**Page extract**
If we put aside the contradictory theoretical frameworks, we can find that a pragmatic similarity would be the behavioral "just do it," and the difference is whether to tackle specific maladaptive cognitions or circumvent them. A combined practice could be to direct the patient to exposure, tackling the grossly maladaptive cognitions that lead to avoidance, and circumventing debates where cognitive debating is a cause for avoidance. Alternatively we could use CBT when we can offer a more adaptive cognition and ACT when the cognition is sensible but nevertheless distressful. Another distinction can be to tackle the ego-ayntonic cognitions, which the patient tries to justify with arguments, while circumventing the ego-dystonic cognitions, which admits have no sense behind them.

**Directions for this task**
Continue the passage comparing CBT and ACT, picking up after its last sentence.

**Information shown**
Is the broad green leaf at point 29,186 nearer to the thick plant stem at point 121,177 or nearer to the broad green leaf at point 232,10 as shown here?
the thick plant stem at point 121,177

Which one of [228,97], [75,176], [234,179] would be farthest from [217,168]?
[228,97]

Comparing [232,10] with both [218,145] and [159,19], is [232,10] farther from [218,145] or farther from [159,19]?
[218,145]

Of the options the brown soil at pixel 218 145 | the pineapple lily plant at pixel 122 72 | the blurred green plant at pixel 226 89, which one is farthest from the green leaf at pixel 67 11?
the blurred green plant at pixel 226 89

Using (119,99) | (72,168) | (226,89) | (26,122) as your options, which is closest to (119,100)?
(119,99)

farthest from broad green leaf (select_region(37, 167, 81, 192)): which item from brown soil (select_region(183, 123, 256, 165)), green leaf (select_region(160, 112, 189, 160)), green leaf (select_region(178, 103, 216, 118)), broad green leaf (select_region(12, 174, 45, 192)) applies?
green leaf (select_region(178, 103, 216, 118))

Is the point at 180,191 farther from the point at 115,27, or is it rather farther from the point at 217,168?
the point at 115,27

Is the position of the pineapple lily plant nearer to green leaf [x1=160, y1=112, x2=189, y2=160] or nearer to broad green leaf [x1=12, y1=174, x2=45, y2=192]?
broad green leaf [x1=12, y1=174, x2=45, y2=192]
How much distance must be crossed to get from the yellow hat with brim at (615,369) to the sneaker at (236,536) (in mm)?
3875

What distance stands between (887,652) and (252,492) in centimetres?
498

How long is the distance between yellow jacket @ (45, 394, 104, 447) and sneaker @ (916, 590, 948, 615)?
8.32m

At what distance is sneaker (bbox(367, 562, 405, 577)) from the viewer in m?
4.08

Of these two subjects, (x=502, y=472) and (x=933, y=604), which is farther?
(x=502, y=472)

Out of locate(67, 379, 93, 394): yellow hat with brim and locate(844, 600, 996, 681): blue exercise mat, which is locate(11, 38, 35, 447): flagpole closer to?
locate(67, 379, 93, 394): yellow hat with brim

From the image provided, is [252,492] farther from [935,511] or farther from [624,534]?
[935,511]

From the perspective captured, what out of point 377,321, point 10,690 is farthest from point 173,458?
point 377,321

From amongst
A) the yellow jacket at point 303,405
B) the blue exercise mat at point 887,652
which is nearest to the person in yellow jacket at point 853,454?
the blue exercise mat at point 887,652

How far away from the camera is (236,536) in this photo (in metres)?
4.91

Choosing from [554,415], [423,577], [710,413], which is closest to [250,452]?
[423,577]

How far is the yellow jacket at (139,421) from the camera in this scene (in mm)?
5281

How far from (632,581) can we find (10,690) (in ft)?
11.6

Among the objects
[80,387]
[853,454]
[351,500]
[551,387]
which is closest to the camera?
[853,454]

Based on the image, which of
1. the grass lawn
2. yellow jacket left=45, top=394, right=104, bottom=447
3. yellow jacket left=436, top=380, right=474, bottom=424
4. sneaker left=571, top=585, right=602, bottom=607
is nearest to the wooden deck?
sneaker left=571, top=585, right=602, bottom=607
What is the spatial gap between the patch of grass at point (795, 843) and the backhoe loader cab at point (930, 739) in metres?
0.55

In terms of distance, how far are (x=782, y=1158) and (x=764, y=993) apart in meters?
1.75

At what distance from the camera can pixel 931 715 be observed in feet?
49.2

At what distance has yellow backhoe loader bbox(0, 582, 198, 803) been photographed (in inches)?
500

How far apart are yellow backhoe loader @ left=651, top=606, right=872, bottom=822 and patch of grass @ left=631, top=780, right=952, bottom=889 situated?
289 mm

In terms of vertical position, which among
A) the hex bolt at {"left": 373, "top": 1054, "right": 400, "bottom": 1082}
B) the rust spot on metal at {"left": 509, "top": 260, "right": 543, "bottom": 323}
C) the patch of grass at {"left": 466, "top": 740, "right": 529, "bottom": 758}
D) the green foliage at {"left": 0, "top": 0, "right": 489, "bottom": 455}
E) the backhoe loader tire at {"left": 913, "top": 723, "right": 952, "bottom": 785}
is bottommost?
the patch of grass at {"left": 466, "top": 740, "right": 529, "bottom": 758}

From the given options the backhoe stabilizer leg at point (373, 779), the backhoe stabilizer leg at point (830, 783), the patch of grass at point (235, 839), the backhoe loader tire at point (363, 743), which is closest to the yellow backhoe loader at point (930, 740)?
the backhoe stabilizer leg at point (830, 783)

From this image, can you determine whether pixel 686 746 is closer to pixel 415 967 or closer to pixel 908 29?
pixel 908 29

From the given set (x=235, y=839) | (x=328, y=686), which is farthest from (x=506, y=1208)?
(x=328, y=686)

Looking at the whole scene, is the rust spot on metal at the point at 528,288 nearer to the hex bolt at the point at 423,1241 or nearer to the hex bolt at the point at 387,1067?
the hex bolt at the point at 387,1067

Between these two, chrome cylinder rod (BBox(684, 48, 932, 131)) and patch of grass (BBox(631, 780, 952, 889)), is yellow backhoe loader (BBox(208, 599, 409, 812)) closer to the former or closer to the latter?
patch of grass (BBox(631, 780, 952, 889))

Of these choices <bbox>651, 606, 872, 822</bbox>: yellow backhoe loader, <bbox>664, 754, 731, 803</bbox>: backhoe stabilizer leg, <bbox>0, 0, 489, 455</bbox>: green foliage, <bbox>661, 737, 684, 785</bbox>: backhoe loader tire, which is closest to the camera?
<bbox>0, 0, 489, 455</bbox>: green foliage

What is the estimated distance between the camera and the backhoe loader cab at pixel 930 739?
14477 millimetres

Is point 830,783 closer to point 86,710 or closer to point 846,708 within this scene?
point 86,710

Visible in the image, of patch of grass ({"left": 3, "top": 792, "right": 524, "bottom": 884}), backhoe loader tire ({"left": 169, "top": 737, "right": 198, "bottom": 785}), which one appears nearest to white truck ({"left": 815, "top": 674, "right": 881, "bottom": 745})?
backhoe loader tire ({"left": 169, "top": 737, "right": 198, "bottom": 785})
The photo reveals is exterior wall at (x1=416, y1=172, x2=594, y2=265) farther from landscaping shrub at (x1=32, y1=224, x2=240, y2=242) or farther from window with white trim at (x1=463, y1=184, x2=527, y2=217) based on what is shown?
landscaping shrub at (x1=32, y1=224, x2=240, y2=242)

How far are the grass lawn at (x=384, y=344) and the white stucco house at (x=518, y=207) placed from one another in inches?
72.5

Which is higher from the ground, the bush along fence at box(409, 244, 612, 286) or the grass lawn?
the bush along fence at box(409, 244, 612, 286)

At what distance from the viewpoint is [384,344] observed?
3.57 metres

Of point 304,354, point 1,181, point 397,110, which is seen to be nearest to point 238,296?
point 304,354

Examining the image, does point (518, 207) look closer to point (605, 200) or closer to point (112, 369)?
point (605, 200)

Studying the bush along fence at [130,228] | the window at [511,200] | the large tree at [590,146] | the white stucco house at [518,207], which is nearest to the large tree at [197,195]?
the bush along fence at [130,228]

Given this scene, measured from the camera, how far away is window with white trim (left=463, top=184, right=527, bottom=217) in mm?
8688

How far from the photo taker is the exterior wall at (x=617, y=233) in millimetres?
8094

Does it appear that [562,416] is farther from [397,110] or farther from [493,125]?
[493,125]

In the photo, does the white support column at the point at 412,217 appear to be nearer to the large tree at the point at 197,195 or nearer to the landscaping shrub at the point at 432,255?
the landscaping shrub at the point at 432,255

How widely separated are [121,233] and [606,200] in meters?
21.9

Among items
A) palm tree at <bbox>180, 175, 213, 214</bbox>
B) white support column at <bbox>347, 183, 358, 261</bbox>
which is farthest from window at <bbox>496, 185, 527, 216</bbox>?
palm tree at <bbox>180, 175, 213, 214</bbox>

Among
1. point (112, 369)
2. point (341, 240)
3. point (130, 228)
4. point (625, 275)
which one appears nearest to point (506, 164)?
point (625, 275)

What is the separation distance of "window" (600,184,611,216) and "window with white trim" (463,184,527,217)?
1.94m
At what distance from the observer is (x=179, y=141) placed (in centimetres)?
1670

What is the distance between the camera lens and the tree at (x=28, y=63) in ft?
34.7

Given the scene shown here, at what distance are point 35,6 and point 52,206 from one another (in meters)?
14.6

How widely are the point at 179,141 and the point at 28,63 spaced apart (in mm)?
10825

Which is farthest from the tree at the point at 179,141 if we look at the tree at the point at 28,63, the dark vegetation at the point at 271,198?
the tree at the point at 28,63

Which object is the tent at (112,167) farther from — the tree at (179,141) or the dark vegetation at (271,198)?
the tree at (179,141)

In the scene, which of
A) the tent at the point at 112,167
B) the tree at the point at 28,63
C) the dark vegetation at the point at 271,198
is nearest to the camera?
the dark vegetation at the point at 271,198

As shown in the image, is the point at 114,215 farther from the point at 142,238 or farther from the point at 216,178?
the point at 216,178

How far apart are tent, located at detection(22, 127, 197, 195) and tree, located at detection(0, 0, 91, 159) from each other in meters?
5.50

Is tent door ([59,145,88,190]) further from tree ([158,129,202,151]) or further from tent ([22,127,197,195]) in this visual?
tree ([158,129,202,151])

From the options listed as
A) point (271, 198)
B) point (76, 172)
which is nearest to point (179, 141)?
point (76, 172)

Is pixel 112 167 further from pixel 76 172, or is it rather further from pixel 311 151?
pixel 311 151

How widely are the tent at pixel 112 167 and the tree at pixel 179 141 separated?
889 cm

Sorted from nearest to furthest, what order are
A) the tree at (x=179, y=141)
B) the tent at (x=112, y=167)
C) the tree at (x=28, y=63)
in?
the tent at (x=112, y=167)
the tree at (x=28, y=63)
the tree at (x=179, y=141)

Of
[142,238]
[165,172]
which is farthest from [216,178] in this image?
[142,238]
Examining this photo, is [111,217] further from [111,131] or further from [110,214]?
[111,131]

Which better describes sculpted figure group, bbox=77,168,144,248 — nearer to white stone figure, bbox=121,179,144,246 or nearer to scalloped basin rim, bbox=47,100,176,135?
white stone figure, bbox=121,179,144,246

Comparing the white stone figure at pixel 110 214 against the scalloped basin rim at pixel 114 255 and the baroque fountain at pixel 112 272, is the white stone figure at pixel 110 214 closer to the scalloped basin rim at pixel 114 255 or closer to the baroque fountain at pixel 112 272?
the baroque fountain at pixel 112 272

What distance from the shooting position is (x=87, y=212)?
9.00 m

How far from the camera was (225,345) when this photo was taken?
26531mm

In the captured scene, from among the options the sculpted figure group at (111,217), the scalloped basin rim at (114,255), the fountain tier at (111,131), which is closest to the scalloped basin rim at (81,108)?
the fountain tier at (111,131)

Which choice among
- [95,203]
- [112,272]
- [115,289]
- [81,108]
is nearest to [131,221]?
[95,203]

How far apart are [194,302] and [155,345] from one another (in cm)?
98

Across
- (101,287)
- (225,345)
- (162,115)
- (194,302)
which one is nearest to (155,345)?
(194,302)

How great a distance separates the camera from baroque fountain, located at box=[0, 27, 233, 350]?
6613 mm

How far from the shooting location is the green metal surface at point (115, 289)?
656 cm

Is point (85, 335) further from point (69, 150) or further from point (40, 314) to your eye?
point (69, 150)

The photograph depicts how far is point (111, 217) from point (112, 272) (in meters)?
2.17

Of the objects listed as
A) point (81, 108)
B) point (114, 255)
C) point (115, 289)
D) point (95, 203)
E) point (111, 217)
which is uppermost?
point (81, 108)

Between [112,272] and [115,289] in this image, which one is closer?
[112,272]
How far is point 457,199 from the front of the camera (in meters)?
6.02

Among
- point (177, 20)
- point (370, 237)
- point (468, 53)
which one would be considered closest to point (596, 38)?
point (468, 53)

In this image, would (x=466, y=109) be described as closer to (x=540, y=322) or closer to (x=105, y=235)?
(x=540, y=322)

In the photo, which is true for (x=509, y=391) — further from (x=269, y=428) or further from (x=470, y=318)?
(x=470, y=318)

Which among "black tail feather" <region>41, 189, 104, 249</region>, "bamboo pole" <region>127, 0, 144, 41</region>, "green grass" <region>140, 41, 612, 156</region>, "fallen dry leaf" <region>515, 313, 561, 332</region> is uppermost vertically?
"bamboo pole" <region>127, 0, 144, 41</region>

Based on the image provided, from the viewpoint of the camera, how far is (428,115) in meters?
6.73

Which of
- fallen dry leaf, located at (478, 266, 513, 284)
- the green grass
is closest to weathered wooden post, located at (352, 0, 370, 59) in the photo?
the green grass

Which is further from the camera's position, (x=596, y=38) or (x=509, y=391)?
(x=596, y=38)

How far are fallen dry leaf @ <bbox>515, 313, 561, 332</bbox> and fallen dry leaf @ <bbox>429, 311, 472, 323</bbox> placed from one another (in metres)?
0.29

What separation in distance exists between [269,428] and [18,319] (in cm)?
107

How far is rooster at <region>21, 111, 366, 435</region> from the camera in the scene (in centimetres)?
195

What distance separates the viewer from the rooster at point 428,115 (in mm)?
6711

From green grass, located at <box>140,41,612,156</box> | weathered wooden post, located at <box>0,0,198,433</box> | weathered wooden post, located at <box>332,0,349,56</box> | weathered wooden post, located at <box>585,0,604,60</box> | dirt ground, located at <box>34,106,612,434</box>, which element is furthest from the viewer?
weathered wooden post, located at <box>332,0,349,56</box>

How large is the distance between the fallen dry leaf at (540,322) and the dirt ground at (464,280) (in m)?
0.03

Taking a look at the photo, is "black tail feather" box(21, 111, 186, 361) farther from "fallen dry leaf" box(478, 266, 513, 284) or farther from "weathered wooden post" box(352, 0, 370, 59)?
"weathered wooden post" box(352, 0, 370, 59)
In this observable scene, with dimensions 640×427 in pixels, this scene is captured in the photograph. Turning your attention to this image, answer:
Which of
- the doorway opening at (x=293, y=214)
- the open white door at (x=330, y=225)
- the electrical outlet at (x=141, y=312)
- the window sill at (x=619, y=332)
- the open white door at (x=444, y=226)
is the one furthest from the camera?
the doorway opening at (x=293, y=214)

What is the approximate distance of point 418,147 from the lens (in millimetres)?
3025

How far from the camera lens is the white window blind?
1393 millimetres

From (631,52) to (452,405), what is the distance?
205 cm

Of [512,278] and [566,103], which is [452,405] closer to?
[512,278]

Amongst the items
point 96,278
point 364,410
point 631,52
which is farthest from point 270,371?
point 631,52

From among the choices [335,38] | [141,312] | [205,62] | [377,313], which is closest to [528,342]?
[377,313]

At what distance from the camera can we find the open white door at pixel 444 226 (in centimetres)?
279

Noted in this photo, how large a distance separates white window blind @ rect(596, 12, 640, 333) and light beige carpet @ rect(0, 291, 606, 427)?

**The answer**
In my view, psychotherapy's curative effect is replacing dogmatic responses with a soft dissonance that allows variability of response – not providing a more adaptive response but facilitating adaptivity itself. Classic CBT should not provide a right answer - "you know flying is 10X less dangerous than driving" - but provide the patient a grain of salt to his preconceptions - "did you ever question your conception that flying is dangerous?" - show him that another way is possible. In that way, ACT should not ask the patient to give up the meaning of his thoughts ("what were the numbers? You see? Meaningless, and you're stuck with them!") as much as it should alleviate intensity of the patient's internal debate regardless of the arguments - "where does all this thinking lead you?" – show that it can be harmful by itself. If the mutual goal of mental agility can be established, the therapist can vary his practices, being attuned to the patient's field of preoccupations, and estimating the patient's capacity to loosen up a variety of dogmatic mental structures. The combined practice can be focusing on specific cognitions as a start, and then generalizing the same principle to the entire internal discourse, giving the patient room for air. Unifying these practices under one goal could also allow us to measure their effects comparatively, and use them more appropriately.